Um dos grandes dilemas hoje na televisão é o papel do ex-jogador no jornalismo esportivo, que vem sendo cada vez mais frequente nas emissoras e veículos, gerando uma certa rejeição por parte de certas pessoas. Grafite não enxerga tal rejeição, afirmando que 'um complementa o outro'.

- Eu não enxergo essa rejeição. Desde que cheguei na TV Globo eu tenho aprendido muito com os jornalistas e assisto as análises deles nos jogos e programas sempre que posso. O SporTV e a Globo estão investindo muito neste mix de jornalistas e ex-jogadores. Acho que um complementa o outro. Já fiz jogos com vários deles e nunca tive problema. As minhas análises se baseiam naquilo que eu vivi dentro de campo. Eu prefiro falar do gesto técnico e acho que é isso o telespectador quer ouvir dos ex-jogadores, algo mais próximo do que acontece no campo. Existe espaço para todos. Um pode ser o complemento do outro nesta caminhada -, afirmou.

Mesmo há pouco tempo na televisão, Grafite se tornou um dos principais representantes da cultura negra do jornalismo esportivo e acaba sendo um exemplo de inspiração para jovens que desejam seguir o caminho. Grafite afirmou que se sente honrado em ser um representante desta geração e que pode mostrar que eles tem condição de fazer grandes coisas.

- Muita gente vem me falar que assiste ao "Troca de Passes" e o retorno tem sido bem positivo. A gente sofre uma cobrança natural por estar na TV, na bancada e no horário nobre.

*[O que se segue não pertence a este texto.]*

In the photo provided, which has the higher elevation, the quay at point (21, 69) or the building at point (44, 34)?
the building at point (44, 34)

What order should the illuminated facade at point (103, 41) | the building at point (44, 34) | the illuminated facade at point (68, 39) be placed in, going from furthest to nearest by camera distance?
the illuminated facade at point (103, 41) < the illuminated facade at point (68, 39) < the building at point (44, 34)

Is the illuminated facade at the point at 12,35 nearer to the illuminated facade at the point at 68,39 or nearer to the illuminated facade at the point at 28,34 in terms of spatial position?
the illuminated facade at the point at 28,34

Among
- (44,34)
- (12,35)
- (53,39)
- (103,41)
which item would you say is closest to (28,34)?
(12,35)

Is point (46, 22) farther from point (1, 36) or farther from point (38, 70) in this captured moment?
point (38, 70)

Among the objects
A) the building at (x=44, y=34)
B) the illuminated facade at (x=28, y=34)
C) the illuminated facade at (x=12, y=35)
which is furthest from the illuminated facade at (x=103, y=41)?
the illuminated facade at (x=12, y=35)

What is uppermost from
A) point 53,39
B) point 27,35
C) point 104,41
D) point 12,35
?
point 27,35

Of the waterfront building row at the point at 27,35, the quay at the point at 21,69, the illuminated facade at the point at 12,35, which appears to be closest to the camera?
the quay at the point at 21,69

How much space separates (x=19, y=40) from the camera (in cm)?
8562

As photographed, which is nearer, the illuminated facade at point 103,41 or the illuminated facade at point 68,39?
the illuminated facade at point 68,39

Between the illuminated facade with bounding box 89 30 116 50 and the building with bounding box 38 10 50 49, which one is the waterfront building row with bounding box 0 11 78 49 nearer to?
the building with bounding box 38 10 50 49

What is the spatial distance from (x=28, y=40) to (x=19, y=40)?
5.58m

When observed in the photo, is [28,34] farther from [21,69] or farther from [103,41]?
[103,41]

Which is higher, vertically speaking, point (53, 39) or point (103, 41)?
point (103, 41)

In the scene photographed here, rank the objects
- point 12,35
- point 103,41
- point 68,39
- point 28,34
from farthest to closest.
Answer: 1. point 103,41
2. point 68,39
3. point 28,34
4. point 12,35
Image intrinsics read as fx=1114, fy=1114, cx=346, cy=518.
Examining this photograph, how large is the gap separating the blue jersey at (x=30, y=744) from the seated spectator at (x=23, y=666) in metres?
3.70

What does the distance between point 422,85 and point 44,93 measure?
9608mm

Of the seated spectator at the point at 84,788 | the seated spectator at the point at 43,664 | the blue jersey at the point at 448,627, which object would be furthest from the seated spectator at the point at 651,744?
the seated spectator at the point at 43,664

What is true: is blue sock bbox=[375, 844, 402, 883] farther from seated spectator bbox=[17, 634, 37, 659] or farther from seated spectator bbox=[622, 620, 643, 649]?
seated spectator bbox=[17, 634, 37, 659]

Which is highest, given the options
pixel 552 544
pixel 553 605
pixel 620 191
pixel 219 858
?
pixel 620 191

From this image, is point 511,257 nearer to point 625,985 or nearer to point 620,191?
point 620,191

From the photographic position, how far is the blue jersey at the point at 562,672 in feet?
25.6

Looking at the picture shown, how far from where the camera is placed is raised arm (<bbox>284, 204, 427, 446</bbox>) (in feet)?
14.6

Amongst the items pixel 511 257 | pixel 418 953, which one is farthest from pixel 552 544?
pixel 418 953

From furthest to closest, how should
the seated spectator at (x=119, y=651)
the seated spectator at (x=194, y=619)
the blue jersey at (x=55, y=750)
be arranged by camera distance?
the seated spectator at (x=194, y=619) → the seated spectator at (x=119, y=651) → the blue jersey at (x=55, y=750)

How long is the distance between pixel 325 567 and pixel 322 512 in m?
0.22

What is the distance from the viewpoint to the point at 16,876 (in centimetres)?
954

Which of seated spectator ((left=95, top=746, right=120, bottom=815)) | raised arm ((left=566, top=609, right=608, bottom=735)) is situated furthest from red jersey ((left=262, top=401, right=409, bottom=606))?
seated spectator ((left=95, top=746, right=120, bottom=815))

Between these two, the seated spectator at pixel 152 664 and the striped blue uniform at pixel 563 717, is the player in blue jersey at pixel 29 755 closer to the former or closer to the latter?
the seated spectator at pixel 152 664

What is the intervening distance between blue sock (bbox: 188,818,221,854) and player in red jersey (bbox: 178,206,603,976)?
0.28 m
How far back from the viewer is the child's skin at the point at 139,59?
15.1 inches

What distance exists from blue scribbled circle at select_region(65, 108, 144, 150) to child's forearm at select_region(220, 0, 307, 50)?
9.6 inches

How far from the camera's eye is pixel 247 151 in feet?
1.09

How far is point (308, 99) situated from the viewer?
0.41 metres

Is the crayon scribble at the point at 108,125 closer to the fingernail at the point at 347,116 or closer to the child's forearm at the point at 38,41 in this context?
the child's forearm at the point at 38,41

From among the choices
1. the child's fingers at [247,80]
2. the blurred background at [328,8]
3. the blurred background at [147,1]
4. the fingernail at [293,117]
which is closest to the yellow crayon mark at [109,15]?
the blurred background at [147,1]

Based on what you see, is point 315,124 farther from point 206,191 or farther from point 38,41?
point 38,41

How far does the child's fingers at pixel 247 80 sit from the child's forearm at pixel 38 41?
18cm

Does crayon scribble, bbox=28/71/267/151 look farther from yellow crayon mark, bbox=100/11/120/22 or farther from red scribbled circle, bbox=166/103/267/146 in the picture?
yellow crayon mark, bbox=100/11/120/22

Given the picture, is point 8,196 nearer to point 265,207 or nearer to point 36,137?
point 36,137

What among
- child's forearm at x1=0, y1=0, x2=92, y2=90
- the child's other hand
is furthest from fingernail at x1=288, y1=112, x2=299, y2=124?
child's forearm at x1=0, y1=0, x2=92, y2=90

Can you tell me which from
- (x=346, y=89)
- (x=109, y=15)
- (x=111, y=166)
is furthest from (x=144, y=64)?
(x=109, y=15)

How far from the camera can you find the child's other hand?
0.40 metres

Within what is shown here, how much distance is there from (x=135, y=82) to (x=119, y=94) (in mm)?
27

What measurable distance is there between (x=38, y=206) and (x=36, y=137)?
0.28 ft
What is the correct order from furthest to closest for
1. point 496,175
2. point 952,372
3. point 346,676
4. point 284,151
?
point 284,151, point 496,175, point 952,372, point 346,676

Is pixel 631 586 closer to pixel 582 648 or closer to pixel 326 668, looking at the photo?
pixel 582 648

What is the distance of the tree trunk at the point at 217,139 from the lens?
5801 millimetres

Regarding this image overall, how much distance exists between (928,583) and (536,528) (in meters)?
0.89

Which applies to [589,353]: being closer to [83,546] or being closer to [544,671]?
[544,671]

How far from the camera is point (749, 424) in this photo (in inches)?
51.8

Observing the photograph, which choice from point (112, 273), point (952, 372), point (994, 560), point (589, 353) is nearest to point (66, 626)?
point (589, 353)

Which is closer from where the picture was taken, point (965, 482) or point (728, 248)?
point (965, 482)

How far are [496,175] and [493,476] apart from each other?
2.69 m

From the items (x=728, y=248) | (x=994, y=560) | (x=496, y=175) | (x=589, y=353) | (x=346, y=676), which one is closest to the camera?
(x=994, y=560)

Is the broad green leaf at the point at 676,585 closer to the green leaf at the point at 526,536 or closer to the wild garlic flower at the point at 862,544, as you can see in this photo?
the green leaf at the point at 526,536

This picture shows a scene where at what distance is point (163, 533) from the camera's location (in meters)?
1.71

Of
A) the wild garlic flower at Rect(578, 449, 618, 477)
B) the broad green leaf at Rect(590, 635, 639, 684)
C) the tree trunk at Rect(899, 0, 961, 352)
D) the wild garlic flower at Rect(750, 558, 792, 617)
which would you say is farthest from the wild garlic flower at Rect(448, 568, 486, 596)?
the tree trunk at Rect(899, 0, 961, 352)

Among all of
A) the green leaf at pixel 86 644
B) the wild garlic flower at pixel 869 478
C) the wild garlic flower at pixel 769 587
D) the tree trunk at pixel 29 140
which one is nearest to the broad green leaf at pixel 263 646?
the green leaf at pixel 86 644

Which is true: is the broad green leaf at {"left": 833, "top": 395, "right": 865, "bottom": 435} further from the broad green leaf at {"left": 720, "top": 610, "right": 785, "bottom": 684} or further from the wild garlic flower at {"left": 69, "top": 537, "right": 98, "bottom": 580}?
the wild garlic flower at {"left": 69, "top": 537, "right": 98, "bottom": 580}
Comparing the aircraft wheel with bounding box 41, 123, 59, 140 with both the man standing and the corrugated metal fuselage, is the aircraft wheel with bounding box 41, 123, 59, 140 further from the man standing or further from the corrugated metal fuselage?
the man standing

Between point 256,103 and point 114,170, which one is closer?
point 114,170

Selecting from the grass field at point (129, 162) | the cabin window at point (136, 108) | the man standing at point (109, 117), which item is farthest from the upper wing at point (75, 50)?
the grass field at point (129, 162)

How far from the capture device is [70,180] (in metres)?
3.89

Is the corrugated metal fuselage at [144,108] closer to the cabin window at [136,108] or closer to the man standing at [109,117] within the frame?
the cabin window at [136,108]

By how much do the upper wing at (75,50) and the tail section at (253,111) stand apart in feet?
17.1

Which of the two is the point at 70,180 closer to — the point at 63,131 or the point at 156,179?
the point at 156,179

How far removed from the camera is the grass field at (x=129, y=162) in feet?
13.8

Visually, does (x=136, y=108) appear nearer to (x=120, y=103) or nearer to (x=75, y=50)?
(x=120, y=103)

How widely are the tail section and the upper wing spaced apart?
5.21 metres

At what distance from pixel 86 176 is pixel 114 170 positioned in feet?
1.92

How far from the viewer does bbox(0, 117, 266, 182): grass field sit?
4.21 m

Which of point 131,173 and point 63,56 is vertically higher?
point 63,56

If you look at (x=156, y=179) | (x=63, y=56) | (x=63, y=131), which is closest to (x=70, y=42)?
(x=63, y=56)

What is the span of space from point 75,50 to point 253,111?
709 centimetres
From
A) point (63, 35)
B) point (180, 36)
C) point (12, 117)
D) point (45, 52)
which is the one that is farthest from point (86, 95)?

Eu vejo que sou um exemplo para os jovens que estão buscando o seu espaço no jornalismo e em outras áreas. No futebol é normal você ter fãs e agora eu tenho outros tipos de fãs, como jornalistas e ex-jornalistas. Eu me sinto honrado de ser um representante desta nova geração, podendo provar para eles que temos condição de fazer grandes coisas. Não só eu, mas vejo também a Maju Coutinho, sendo uma representante nossa no jornalismo brasileiro.

Na minha época de jogador era mais difícil ser engajado em outras causas. Agora, como comentarista, eu me sinto mais à vontade para falar sobre esses temas, mas o engajamento sobre racismo no Brasil ainda é escasso. No esporte, ele acontece mais em datas especiais, como o 20 de novembro, ou quando acontecem casos específicos, o que infelizmente vem acontecendo com uma certa regularidade -, finalizou.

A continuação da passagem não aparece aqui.